- [To do]
(a) Decide whether each statement agrees with the WOMARS regionalization notebook, answering yes or no and quoting the notebook's deciding words: (i) WOMARS stands for Worldwide Marine Radioactivity Studies; (ii) the seawater data are read from a sheet named 'Seawater_137Cs'; (iii) the activity map is drawn with the "plasma" colormap.
(b) Rewrite the part of the WOMARS regionalization notebook starting at "## Data loading" and ending at "df['begperiod'] = pd.to_datetime(df['begperiod'])", renaming "begperiod" to "start_date".
[Quoted passage start]
## WOMARS regionalization

**WOMARS** stands for **W**orldwide **M**arine **R**adioactivity **S**tudies.

In [None]:
%load_ext autoreload
%autoreload 2

In [None]:
import numpy as np
import pandas as pd
import geopandas as gpd

from shapely.geometry import Polygon, Point
from pysal.lib import weights
from libpysal.weights import w_subset
import h3

from palettable.tableau import Tableau_10
import folium
import seaborn as sns
import contextily

from sklearn.preprocessing import StandardScaler
from sklearn.cluster import AgglomerativeClustering
from sklearn.metrics import calinski_harabasz_score

from functools import partial
from pathlib import Path

# from matplotlib import colors
import matplotlib.pyplot as plt


## Data loading

In [None]:
fname = Path.home() / 'pro/data/maris/190130 Seawater10m_Sediment_1991-2000.xlsx'
df = pd.read_excel(fname, sheet_name='Seawater_137Cs'); df.shape

In [None]:
df.head()

### Data selection & preprocessing

In [None]:
df['begperiod'] = pd.to_datetime(df['begperiod'])
df = df[['longitude', 'latitude', 'begperiod', 'activity,MDA/2']]
df.columns = ['lon', 'lat', 'time', 'activity']

In [None]:
df.head()

In [None]:
df['activity'].plot(kind='hist', logy=True,bins=20);  

In [None]:
geometry = [Point(lon, lat) for lon, lat in zip(df['lon'], df['lat'])]

db = (
    (gpd.GeoDataFrame(df, geometry=geometry, crs="EPSG:4326"))
    .to_crs(epsg=3857)[['time', 'activity', 'geometry']]
    .dropna()
    )
db.info()

In [None]:
# Plotting activity
f, ax = plt.subplots(1, figsize=(9, 9))
db.plot(
    column="activity",
    cmap="viridis",
    scheme="quantiles",
    k=5,
    edgecolor="white",
    linewidth=0.0,
    alpha=0.5,
    legend=True,
    legend_kwds={"loc": 2},
    ax=ax,
    markersize=3
)
contextily.add_basemap(
    ax,
    crs=db.crs,
    source=contextily.providers.CartoDB.Positron
    
)
[Quoted passage end]
[Information provided start]
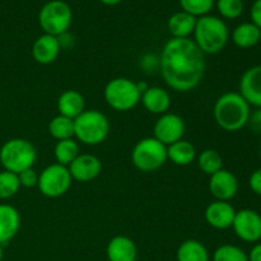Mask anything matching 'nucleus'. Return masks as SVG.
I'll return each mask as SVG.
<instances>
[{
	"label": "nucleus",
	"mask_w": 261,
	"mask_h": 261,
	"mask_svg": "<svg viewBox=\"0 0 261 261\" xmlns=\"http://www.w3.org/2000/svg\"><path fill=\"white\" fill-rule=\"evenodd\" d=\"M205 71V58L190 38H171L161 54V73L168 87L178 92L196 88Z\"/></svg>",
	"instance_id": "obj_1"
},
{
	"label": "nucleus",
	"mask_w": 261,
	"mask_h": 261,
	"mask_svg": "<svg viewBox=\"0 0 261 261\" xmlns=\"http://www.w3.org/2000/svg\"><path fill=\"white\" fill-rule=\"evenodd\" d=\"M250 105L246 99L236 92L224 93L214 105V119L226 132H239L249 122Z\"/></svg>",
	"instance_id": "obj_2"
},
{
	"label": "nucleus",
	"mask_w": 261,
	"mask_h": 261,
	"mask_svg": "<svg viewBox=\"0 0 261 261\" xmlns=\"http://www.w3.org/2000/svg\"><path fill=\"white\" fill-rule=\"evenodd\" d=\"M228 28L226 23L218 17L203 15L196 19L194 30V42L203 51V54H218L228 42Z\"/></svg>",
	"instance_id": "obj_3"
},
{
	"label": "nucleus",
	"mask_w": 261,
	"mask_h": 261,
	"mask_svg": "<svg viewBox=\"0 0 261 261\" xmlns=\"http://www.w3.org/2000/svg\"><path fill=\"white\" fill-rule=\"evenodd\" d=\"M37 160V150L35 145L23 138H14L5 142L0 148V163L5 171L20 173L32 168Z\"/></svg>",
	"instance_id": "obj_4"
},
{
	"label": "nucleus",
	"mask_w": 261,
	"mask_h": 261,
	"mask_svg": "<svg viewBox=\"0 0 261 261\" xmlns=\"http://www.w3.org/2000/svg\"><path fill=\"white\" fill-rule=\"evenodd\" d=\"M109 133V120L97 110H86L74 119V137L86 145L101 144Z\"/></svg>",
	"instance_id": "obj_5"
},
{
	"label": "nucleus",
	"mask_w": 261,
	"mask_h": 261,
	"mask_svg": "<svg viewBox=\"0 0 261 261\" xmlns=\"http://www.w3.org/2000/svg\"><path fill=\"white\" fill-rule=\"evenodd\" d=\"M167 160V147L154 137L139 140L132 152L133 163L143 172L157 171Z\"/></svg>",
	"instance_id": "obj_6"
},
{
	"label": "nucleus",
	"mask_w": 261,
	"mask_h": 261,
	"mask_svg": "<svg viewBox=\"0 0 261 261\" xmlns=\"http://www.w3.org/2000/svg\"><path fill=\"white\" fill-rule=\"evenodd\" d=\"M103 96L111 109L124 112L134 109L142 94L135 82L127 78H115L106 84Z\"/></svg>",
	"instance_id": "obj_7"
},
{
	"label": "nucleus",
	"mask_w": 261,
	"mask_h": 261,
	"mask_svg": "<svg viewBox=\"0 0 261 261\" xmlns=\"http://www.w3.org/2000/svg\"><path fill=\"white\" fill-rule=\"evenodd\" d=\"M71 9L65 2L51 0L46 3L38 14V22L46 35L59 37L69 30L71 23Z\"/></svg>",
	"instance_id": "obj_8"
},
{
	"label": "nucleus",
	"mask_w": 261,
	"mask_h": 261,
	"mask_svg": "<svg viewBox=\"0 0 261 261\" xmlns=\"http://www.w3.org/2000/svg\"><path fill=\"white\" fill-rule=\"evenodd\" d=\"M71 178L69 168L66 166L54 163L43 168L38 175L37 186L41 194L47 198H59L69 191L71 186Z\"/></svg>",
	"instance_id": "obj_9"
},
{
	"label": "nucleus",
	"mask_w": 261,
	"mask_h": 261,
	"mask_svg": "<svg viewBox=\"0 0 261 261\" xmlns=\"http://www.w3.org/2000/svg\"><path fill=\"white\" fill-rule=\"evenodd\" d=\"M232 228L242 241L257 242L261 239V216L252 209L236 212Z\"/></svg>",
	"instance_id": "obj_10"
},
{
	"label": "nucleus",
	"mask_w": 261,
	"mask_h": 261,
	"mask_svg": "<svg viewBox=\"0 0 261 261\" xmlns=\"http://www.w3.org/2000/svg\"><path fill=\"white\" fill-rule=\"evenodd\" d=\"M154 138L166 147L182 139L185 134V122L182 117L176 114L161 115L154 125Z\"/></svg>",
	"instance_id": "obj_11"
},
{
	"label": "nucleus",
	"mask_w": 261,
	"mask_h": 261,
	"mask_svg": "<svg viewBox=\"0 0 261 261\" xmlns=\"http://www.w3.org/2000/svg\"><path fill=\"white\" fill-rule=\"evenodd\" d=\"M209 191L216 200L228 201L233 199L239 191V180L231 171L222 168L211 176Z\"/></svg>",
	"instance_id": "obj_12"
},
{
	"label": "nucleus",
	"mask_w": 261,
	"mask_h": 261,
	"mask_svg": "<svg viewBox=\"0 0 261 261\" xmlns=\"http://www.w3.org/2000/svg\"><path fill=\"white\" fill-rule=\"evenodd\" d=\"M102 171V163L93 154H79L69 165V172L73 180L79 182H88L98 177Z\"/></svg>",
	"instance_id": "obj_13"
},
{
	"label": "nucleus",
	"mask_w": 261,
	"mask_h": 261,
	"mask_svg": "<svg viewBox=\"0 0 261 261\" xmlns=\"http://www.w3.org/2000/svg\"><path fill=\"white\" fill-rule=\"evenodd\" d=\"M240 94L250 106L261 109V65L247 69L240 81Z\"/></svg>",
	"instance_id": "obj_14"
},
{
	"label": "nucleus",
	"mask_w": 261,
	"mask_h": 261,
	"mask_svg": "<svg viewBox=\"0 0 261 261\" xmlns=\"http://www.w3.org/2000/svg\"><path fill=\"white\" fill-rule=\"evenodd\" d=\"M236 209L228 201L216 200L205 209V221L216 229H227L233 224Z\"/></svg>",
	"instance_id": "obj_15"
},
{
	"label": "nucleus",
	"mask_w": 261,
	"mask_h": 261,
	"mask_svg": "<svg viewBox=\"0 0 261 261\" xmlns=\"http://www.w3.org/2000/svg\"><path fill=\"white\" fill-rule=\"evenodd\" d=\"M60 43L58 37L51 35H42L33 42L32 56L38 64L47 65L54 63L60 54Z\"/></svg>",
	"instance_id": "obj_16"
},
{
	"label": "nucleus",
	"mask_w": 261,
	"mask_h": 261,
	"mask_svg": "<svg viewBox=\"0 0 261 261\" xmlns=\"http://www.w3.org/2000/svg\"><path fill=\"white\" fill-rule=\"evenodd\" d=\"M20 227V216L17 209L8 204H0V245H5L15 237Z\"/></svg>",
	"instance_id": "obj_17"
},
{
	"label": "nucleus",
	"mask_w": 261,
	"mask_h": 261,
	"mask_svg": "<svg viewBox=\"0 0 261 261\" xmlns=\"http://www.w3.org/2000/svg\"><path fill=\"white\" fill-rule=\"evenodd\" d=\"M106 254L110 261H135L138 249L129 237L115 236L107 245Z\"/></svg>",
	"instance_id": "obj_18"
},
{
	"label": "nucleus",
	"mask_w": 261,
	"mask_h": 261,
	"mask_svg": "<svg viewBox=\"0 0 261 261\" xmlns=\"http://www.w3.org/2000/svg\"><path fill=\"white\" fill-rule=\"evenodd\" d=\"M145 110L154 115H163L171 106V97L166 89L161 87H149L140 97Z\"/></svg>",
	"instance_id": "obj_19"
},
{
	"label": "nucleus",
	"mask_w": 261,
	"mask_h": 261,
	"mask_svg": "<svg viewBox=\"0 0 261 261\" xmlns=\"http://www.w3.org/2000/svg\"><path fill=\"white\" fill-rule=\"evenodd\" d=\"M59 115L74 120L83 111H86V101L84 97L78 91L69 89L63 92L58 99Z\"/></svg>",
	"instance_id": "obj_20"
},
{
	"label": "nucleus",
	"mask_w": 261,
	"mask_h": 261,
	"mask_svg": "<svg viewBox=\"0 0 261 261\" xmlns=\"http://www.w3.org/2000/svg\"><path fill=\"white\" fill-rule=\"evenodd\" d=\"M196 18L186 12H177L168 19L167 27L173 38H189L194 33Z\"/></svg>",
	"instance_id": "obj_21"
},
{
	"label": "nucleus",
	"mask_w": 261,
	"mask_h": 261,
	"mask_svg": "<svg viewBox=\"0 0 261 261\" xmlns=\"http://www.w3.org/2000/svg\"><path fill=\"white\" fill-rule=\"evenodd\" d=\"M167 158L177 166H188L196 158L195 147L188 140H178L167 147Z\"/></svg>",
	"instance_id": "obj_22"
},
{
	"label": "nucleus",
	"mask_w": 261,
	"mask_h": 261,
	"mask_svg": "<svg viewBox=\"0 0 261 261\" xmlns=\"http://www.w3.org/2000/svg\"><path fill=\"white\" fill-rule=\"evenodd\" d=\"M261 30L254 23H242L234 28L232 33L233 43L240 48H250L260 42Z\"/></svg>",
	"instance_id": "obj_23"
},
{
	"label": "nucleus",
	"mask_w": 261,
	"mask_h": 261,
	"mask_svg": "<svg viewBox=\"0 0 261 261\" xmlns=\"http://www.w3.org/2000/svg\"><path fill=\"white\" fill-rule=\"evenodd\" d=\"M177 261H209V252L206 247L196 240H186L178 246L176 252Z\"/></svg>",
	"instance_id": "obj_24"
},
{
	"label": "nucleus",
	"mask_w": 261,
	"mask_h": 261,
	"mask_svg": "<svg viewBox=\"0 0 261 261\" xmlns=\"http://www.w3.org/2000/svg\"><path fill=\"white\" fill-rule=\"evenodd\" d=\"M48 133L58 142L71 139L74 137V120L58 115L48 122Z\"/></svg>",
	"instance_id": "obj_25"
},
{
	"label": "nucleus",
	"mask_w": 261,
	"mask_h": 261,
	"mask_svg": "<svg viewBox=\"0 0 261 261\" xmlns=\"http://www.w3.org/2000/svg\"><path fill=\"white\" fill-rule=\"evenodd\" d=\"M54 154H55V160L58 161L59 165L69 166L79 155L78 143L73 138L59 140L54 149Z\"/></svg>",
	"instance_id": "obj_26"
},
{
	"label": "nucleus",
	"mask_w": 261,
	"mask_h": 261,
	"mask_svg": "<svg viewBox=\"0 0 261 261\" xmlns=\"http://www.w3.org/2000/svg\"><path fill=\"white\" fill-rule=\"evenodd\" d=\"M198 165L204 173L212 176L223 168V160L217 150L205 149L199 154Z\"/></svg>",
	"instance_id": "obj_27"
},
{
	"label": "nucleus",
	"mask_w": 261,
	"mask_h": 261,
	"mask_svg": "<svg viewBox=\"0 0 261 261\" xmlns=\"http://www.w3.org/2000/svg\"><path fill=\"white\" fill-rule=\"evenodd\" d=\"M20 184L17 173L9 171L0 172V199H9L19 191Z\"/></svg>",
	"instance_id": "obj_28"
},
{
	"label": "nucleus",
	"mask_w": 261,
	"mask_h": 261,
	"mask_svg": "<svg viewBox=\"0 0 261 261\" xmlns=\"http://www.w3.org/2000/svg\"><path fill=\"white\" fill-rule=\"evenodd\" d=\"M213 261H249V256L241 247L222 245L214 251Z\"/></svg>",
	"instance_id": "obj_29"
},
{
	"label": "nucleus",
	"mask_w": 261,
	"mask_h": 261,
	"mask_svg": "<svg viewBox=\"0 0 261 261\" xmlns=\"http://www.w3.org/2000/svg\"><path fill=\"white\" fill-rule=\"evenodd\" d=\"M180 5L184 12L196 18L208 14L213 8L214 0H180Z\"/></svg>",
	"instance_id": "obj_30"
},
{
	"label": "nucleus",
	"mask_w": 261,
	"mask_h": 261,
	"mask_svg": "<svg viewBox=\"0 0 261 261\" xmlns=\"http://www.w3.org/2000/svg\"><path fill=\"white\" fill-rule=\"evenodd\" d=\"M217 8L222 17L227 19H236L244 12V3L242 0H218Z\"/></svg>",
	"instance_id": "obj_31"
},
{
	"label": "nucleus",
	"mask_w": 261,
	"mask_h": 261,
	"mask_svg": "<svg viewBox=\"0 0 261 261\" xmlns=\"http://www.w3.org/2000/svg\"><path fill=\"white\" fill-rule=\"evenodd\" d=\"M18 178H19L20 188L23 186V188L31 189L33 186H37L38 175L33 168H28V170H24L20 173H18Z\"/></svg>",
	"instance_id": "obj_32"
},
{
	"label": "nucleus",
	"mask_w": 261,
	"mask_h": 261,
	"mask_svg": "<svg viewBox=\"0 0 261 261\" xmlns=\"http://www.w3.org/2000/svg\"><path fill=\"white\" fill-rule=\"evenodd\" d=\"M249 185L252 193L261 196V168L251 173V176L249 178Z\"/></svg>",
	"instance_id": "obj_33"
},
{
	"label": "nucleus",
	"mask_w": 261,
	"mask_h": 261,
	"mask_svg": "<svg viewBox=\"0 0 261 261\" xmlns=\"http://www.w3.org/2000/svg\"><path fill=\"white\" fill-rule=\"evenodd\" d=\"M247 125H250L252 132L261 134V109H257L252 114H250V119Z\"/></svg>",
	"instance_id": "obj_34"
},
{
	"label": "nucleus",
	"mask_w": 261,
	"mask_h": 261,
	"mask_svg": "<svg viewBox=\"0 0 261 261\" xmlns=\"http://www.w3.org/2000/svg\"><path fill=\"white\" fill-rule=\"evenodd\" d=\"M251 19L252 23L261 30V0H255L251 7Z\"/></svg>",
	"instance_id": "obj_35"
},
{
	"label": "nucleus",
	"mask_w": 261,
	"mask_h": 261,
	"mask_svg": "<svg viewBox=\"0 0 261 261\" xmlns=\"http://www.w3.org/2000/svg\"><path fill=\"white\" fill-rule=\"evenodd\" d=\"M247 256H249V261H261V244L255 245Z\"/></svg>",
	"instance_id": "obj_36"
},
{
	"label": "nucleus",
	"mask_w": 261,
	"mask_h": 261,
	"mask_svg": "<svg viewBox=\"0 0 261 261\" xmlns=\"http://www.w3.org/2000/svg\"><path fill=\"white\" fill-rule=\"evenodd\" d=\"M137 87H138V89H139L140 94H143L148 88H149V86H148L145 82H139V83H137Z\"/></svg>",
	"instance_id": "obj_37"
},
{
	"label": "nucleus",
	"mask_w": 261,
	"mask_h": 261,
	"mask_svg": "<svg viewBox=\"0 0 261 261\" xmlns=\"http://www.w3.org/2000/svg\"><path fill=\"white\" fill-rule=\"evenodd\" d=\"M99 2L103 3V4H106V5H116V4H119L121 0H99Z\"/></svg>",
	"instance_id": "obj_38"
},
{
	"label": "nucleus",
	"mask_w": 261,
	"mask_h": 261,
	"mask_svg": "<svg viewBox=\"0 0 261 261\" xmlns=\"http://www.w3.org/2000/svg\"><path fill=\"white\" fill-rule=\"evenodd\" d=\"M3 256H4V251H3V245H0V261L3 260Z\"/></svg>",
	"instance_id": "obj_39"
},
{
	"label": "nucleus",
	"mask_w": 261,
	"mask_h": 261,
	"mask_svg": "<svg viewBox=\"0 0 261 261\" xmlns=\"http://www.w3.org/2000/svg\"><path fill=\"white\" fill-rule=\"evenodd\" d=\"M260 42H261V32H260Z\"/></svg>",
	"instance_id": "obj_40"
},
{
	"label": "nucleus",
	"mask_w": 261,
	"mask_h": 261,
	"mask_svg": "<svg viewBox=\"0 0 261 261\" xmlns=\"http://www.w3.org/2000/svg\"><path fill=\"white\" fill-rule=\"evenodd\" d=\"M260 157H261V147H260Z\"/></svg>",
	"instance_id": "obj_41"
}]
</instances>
[Information provided end]
- [Task-by-task answers]
(a)
(i) Yes: "**WOMARS** stands for **W**orldwide **M**arine **R**adioactivity **S**tudies."
(ii) Yes: "df = pd.read_excel(fname, sheet_name='Seawater_137Cs'); df.shape"
(iii) No: "cmap="viridis","

(b)
## Data loading

In [None]:
fname = Path.home() / 'pro/data/maris/190130 Seawater10m_Sediment_1991-2000.xlsx'
df = pd.read_excel(fname, sheet_name='Seawater_137Cs'); df.shape

In [None]:
df.head()

### Data selection & preprocessing

In [None]:
df['start_date'] = pd.to_datetime(df['start_date'])